Provided passage.
━━━━━━━━

As I understand it, the multigrid method solves a linear system by solving a coarser version of the same problem (there by eliminating low frequency error) then projecting back to the fine grid to smoothen out the high frequency errors. For large systems, i can see how an iterative method can be implemented in parallel at each gridlevel. Does this approach scale well in parallel? Is there any other source of concurrency in the algorithm that one can exploit in parallel?
1 Answer
Parallel geometric multigrid is straightforward to implement on structured grids. Algebraic and unstructured multigrid are more technical, see this answer for links to implementations.
In a multiplicative method (e.g. $V$-cycles), only one level can be computed on at a time. Since the number of levels is $\log_{c} N$ where $N$ is the number of degrees of freedom and $c$ is the coarsening factor (usually about $2^d$ or $3^d$ in $d$ dimensions), this logarithmic term is not removable. Additive methods sacrifice some constant factors, but can compute all levels concurrently, thus reducing the logarithmic factor to $\log_2 \log_c N$. I have yet to see an demonstration on real hardware in which the increased concurrency justifies the poorer constants and reduced robustness of additive methods.

━━━━━━━━

Tasks.
a: Copy the multigrid passage word for word, from "In a multiplicative" to "of additive methods.", inclusive.
b: Locate every line in the listing that contains the string "paved", and copy each of those lines.

Data items.
━━━━━━━━

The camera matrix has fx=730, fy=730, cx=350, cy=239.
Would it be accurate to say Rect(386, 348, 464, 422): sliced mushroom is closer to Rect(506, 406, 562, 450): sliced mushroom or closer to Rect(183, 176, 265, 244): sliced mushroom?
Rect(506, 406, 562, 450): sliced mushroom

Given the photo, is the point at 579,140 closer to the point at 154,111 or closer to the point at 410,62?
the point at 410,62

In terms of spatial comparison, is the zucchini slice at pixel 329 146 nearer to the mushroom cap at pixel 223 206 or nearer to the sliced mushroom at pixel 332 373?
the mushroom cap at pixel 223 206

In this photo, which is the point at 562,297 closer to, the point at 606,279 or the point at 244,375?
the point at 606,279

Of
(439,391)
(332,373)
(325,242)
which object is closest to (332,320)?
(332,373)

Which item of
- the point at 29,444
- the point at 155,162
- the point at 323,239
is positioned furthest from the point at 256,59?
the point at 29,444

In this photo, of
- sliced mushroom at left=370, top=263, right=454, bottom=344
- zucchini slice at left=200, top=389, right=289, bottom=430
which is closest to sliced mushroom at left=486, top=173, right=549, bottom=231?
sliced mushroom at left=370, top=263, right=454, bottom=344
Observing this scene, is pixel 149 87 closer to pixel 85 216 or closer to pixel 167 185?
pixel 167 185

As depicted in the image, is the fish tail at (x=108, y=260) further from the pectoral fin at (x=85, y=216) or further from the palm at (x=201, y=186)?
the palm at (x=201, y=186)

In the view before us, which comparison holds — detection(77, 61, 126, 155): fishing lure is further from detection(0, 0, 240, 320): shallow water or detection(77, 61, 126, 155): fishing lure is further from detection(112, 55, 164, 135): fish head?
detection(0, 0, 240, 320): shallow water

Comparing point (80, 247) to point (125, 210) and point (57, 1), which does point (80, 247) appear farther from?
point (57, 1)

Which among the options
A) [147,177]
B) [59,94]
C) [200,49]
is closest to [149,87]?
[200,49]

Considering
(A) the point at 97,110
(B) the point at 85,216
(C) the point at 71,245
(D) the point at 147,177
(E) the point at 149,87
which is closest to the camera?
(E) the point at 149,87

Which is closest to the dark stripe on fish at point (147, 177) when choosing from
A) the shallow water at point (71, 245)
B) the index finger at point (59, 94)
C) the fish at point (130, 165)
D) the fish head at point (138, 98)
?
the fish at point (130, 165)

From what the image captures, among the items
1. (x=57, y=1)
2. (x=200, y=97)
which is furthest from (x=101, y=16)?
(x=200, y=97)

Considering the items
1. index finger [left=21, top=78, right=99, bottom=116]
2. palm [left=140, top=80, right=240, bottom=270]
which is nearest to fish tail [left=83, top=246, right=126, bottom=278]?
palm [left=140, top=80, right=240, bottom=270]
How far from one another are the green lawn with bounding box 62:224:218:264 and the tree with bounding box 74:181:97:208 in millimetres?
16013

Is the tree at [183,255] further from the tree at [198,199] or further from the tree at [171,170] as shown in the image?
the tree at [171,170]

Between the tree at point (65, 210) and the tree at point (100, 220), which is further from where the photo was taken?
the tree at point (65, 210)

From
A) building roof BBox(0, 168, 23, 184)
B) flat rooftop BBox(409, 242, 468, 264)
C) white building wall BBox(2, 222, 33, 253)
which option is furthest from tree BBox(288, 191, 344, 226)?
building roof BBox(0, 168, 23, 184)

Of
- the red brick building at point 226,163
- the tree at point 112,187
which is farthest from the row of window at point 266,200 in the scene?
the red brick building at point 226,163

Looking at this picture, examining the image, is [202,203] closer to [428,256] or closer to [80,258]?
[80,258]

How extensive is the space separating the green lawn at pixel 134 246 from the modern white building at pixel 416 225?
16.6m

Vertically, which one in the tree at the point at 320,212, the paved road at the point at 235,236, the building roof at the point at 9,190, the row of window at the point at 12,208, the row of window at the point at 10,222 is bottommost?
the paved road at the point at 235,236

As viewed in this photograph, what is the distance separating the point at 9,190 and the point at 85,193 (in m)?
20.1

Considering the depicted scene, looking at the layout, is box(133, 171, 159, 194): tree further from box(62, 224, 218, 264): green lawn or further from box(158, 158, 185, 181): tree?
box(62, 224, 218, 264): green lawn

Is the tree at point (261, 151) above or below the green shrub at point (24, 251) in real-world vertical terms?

━━━━━━━━

Responses to the exercise.
a:
In a multiplicative method (e.g. $V$-cycles), only one level can be computed on at a time. Since the number of levels is $\log_{c} N$ where $N$ is the number of degrees of freedom and $c$ is the coarsening factor (usually about $2^d$ or $3^d$ in $d$ dimensions), this logarithmic term is not removable. Additive methods sacrifice some constant factors, but can compute all levels concurrently, thus reducing the logarithmic factor to $\log_2 \log_c N$. I have yet to see an demonstration on real hardware in which the increased concurrency justifies the poorer constants and reduced robustness of additive methods.

b:
Vertically, which one in the tree at the point at 320,212, the paved road at the point at 235,236, the building roof at the point at 9,190, the row of window at the point at 12,208, the row of window at the point at 10,222 is bottommost?
the paved road at the point at 235,236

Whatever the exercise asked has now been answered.